■ What is needed
Transcribe all of the records word for word, please, omitting the pictures.

■ Image-caption web data
== Segment start ==

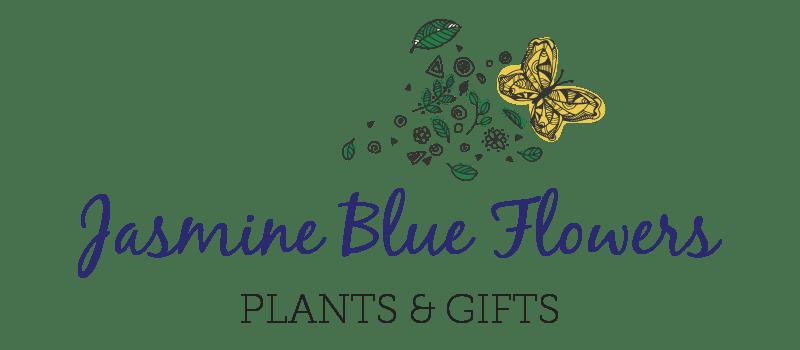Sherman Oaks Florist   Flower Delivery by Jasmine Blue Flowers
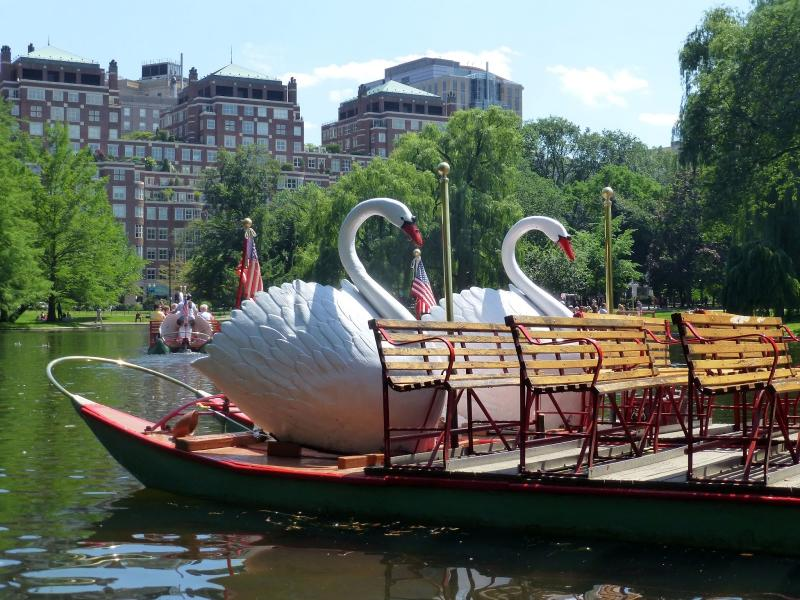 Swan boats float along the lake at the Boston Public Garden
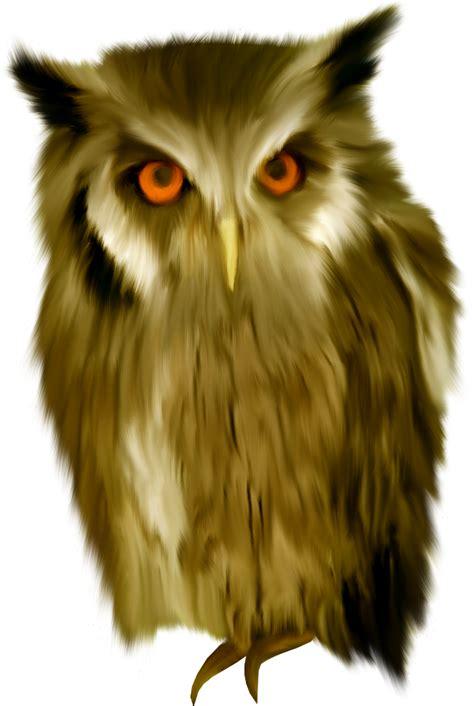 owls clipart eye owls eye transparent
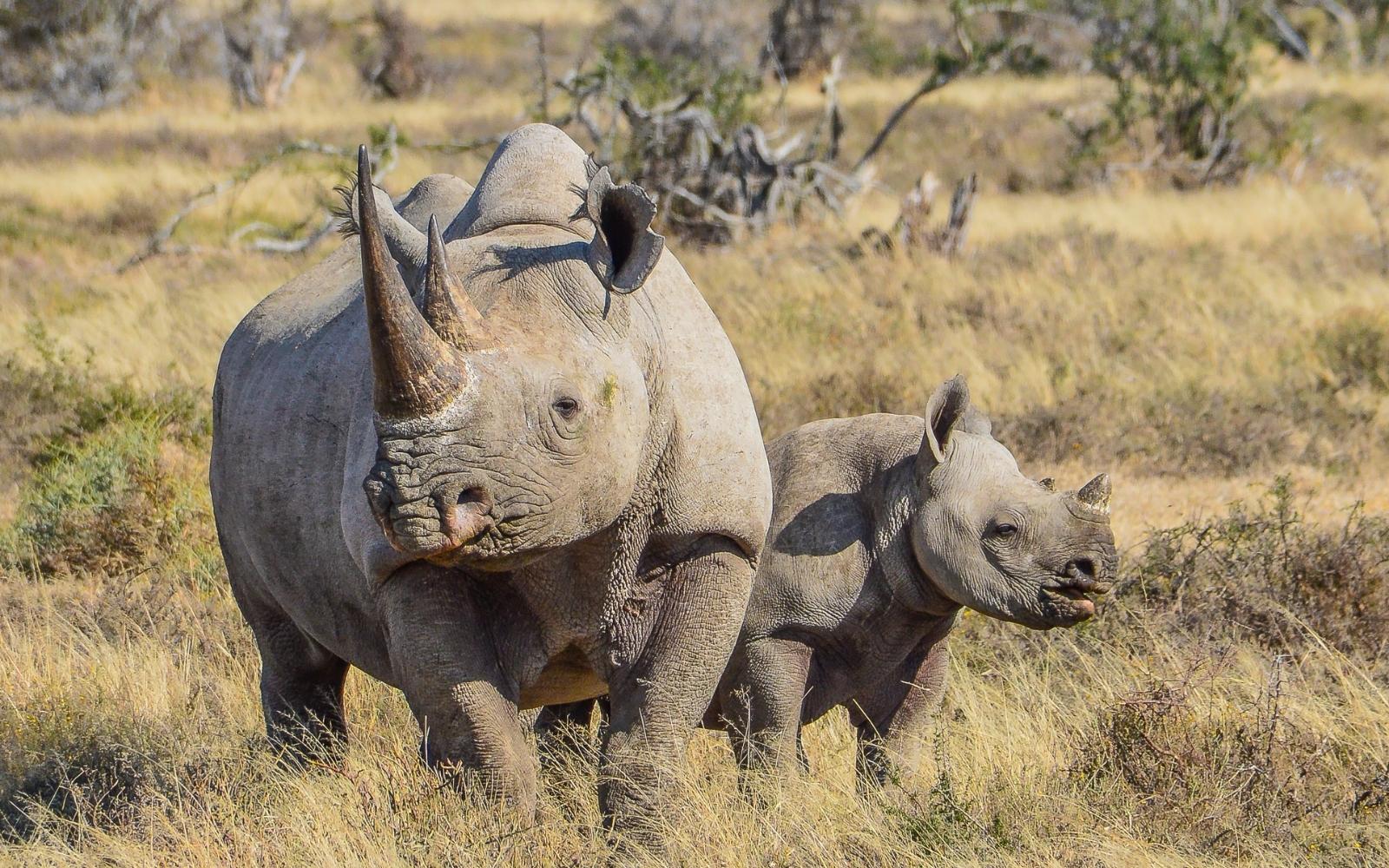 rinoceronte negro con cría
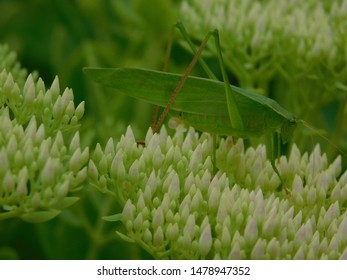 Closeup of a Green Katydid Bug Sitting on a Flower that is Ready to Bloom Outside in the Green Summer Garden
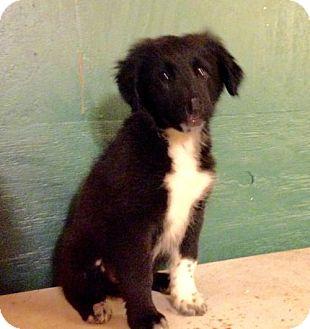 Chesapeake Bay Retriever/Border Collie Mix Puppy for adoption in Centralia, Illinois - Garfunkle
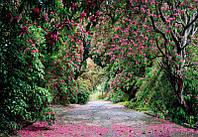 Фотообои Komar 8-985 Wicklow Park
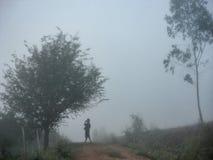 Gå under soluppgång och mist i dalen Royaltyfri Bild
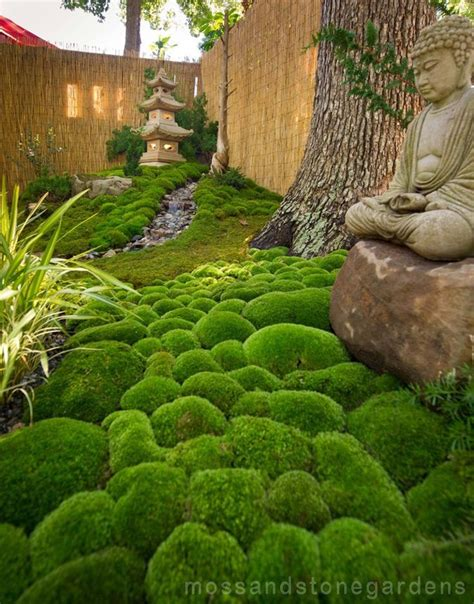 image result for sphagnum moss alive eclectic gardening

== Segment end ==

■ Your solution
Sherman Oaks Florist   Flower Delivery by Jasmine Blue Flowers
 Swan boats float along the lake at the Boston Public Garden
 owls clipart eye owls eye transparent
 rinoceronte negro con cría
 Closeup of a Green Katydid Bug Sitting on a Flower that is Ready to Bloom Outside in the Green Summer Garden
 Chesapeake Bay Retriever/Border Collie Mix Puppy for adoption in Centralia, Illinois - Garfunkle
 Фотообои Komar 8-985 Wicklow Park
 Gå under soluppgång och mist i dalen Royaltyfri Bild
 image result for sphagnum moss alive eclectic gardening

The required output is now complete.